Übergeordnete geographische Perspektive

Bemerkenswert ist in diesem Zusammenhang die übergeordnete geographische Perspektive. Das Osmanische Reich hatte sich den Nahen Osten vom Westen her erschlossen, das britische Empire hingegen kam vom Osten: schon im November 1914 war die indische Armee unter dem Kommando von General Nixon in Mesopotamien eingetroffen, um keine Zweifel an der zukünftigen Gestaltung der Region und der Sicherheit Basras wie auch Indiens aufkommen zu lassen.

Die Archäologin beließ es jedoch nicht dabei, politischen Einfluss auszuüben. Sie beteiligte sich am Einwerben von Spenden, dank derer 1923 das Nationalmuseum von Bagdad gegründet und 1926 eröffnet werden konnte. In ihren Briefen bekannte sie sich wiederholt dazu, in Bagdad viel heimischer geworden zu sein als irgendwo sonst auf der Welt. Jack Philby, Offizier im Colonial Office, Arabist und Forschungsreisender, schrieb Bell eine führende Rolle darin zu, den Irak trotz und wohl auch angesichts der massiven Unruhen in den 1920er Jahren politisch gestaltet zu haben.

Ungeklärte Beweggründe

War es die unerwiderte Liebe zu Faisal, die sie so weit trieb? Oder ein Verständnis dafür, dass das Empire auch auf den von den Wissenschaften errichteten Fundamenten fußte? Sicherlich ist zu bedenken, dass die europäischen Kolonialreiche und mit ihnen das britische Empire nach dem Ersten Weltkrieg nicht die Fortsetzung der territorialen Expansion betrieben, wie sie für das 19. Jahrhundert so charakteristisch gewesen war, sondern die alten und neuen Territorien reorganisieren und kontrollieren wollten. Auch das war ohne Zweifel imperiale Herrschaft, aber deren Akteure beanspruchten, weniger als Eroberer denn als Verwalter gesehen zu werden. Außerdem bot sich ein Vergleich an, nämlich der britischen Fremdherrschaft mit der osmanischen. Diese stand nun im Ruf, sie habe für die ethnischen und religiösen Eigenheiten der Unterworfenen kein Verständnis entwickelt. Bell zufolge war kulturelles Einfühlungsvermögen nicht inkompatibel mit dem Imperialismus.
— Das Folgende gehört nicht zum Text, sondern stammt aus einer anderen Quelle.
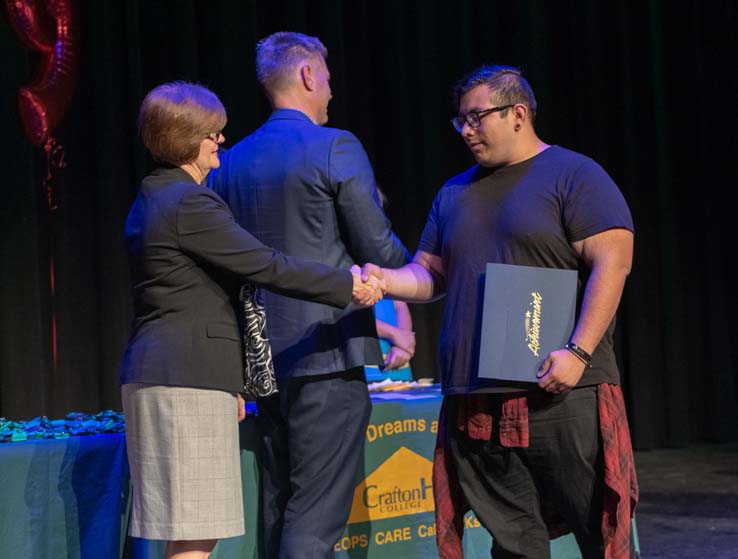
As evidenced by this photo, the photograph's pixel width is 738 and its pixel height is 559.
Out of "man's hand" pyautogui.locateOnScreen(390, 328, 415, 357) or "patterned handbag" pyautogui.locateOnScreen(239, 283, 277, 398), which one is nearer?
"patterned handbag" pyautogui.locateOnScreen(239, 283, 277, 398)

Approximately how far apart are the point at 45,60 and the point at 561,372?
323 cm

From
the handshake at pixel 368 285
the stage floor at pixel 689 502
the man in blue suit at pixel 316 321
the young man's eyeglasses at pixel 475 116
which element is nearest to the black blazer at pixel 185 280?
the handshake at pixel 368 285

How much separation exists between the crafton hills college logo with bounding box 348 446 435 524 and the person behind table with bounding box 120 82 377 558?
84 cm

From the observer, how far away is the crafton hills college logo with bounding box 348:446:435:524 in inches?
124

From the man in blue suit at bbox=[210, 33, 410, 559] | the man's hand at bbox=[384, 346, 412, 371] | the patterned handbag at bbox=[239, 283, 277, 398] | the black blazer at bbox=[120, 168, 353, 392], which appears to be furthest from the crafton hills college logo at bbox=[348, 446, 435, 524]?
the black blazer at bbox=[120, 168, 353, 392]

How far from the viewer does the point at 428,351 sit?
564cm

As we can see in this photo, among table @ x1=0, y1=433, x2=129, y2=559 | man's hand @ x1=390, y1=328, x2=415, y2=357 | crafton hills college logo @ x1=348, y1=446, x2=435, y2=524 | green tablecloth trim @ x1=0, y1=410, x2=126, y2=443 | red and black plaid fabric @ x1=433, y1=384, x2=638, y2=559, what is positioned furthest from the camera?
man's hand @ x1=390, y1=328, x2=415, y2=357

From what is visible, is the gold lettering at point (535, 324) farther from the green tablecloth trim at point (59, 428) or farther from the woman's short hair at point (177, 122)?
the green tablecloth trim at point (59, 428)

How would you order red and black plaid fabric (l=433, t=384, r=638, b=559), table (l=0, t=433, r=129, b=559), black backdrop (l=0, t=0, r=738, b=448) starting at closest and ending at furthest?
red and black plaid fabric (l=433, t=384, r=638, b=559)
table (l=0, t=433, r=129, b=559)
black backdrop (l=0, t=0, r=738, b=448)

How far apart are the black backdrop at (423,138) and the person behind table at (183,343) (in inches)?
95.2

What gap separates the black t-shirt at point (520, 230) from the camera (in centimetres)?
231

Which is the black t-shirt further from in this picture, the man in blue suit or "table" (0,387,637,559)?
"table" (0,387,637,559)

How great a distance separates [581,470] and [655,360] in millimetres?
4258

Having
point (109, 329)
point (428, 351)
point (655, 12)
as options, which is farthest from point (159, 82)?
point (655, 12)
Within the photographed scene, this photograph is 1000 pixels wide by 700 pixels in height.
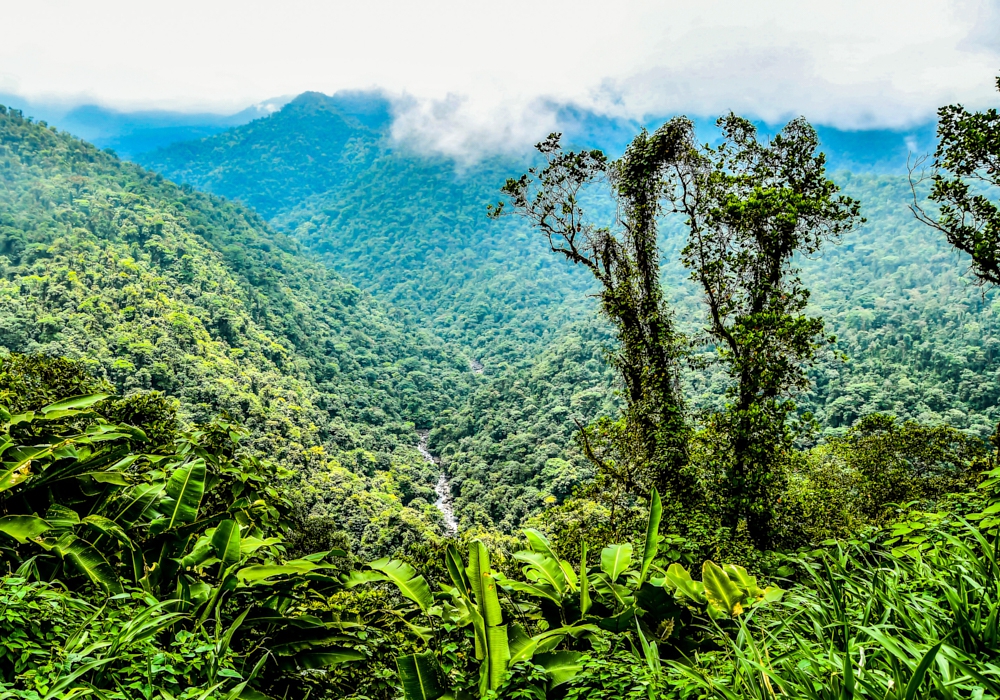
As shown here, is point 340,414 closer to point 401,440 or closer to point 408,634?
point 401,440

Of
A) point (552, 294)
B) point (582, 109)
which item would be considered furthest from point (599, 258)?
point (582, 109)

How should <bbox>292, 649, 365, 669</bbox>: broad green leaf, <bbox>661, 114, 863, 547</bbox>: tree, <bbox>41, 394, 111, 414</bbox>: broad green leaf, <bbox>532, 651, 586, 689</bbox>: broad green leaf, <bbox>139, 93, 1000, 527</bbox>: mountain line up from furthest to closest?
1. <bbox>139, 93, 1000, 527</bbox>: mountain
2. <bbox>661, 114, 863, 547</bbox>: tree
3. <bbox>41, 394, 111, 414</bbox>: broad green leaf
4. <bbox>292, 649, 365, 669</bbox>: broad green leaf
5. <bbox>532, 651, 586, 689</bbox>: broad green leaf

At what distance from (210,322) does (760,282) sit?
126ft

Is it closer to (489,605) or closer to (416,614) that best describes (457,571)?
(489,605)

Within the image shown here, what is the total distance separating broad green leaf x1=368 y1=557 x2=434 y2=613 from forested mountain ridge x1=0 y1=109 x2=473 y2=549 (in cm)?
1829

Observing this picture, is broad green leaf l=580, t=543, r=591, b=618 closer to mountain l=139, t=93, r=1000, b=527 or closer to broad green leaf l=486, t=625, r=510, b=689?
broad green leaf l=486, t=625, r=510, b=689

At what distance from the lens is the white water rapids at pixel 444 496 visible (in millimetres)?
29844

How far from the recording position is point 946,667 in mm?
1360

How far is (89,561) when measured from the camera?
2303mm

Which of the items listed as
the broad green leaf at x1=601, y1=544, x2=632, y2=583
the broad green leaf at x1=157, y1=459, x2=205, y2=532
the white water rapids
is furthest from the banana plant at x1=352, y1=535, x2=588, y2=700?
the white water rapids

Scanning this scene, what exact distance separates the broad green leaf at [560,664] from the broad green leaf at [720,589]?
33.7 inches

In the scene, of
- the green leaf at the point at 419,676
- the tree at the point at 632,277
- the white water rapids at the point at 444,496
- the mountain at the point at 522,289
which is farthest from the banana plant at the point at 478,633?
the white water rapids at the point at 444,496

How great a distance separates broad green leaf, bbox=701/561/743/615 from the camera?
261cm

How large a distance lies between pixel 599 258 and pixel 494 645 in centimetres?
624
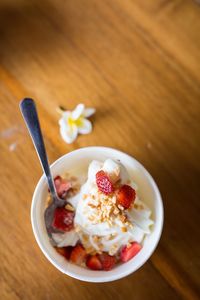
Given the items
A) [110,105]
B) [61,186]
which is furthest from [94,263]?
[110,105]

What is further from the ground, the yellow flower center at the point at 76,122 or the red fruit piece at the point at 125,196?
the red fruit piece at the point at 125,196

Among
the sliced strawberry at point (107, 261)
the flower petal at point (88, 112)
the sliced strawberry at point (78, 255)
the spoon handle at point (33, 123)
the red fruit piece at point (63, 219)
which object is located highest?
the spoon handle at point (33, 123)

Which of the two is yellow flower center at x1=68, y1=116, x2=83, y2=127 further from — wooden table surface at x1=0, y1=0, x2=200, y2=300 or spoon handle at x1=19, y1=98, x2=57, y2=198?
spoon handle at x1=19, y1=98, x2=57, y2=198

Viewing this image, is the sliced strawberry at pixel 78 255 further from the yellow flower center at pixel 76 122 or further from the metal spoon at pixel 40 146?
the yellow flower center at pixel 76 122

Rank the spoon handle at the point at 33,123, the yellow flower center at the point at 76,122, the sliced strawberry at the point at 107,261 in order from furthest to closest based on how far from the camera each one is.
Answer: the yellow flower center at the point at 76,122 → the sliced strawberry at the point at 107,261 → the spoon handle at the point at 33,123

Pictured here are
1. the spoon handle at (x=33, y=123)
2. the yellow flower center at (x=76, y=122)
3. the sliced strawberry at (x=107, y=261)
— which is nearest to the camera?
the spoon handle at (x=33, y=123)

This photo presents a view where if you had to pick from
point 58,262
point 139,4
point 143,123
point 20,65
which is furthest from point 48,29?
point 58,262

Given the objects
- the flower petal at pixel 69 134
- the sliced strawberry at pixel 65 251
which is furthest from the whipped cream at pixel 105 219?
the flower petal at pixel 69 134
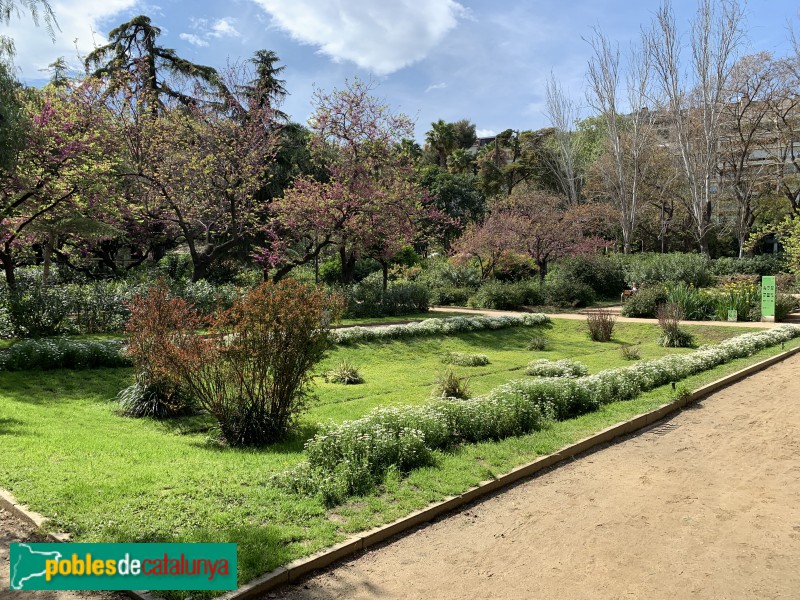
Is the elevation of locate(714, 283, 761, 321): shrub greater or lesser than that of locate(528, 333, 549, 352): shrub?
greater

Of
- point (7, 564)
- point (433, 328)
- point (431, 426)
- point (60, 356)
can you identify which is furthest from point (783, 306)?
point (7, 564)

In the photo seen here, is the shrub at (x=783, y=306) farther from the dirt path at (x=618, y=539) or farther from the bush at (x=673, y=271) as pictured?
the dirt path at (x=618, y=539)

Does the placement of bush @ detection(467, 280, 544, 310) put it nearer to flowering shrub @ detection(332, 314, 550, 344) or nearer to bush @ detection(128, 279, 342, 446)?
flowering shrub @ detection(332, 314, 550, 344)

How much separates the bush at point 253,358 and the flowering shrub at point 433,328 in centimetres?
568

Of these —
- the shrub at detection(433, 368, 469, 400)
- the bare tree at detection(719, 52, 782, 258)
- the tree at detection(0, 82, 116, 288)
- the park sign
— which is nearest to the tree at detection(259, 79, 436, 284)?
the tree at detection(0, 82, 116, 288)

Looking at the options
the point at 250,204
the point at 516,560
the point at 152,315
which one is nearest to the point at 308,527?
the point at 516,560

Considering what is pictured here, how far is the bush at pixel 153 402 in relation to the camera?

1932 wurde die britische archäologische Schule in Erinnerung an die nur sechs Jahre zuvor verstorbene Bell gegründet – und zwar nicht in Respekt vor etwaigem amateurhaften Enthusiasmus für das orientalische „Andere“, sondern weil Bell eine von ihren Zeitgenossen früh respektierte, schonungslose Forscherneugier an den Tag gelegt hatte. Ihre arabischen Reisebegleiter, allesamt männlich, nannten sie „die Königin der Wüste“, Khatun, wovon sich wiederum der Film „Queen of the Desert“ (Werner Herzog, 2015) den Titel borgte.

Doch was dem Film nicht gelingt zu zeigen, ist das eigentlich Wesentliche an dieser faszinierenden Forscherpersönlichkeit: Nämlich ihre Bereitschaft und ihr Interesse, sich tief auf die von ihr bereisten Regionen und ihre Menschen einzulassen. Die Landschaft des Euphrat und ihre Kulturdenkmäler, die Wüste Syriens und das südliche Anatolien, so glaubte Bell, würde sie erst verstehen, wenn sie auch das alltäglichen Leben in der Gegenwart erforschte. Bells Verknüpfung von antiker Geschichte Mesopotamiens, so geographisch unscharf diese Bezeichnung auch war, mit aktueller Politik des umkämpften irakischen Raums befähigte sie, die Aufgabe der Diplomatin für das Empire zu übernehmen. Natürlich war sie hierin privilegiert, und natürlich vertrat sie imperiale Interessen. Sie lebte in der Überzeugung, die britische koloniale Herrschaft sei in der Form des allenthalben ungeliebten Mandats immer noch besser als die vom arabischen Nationalismus hervorgerufenen politischen und religiösen Konflikte und Unruhen.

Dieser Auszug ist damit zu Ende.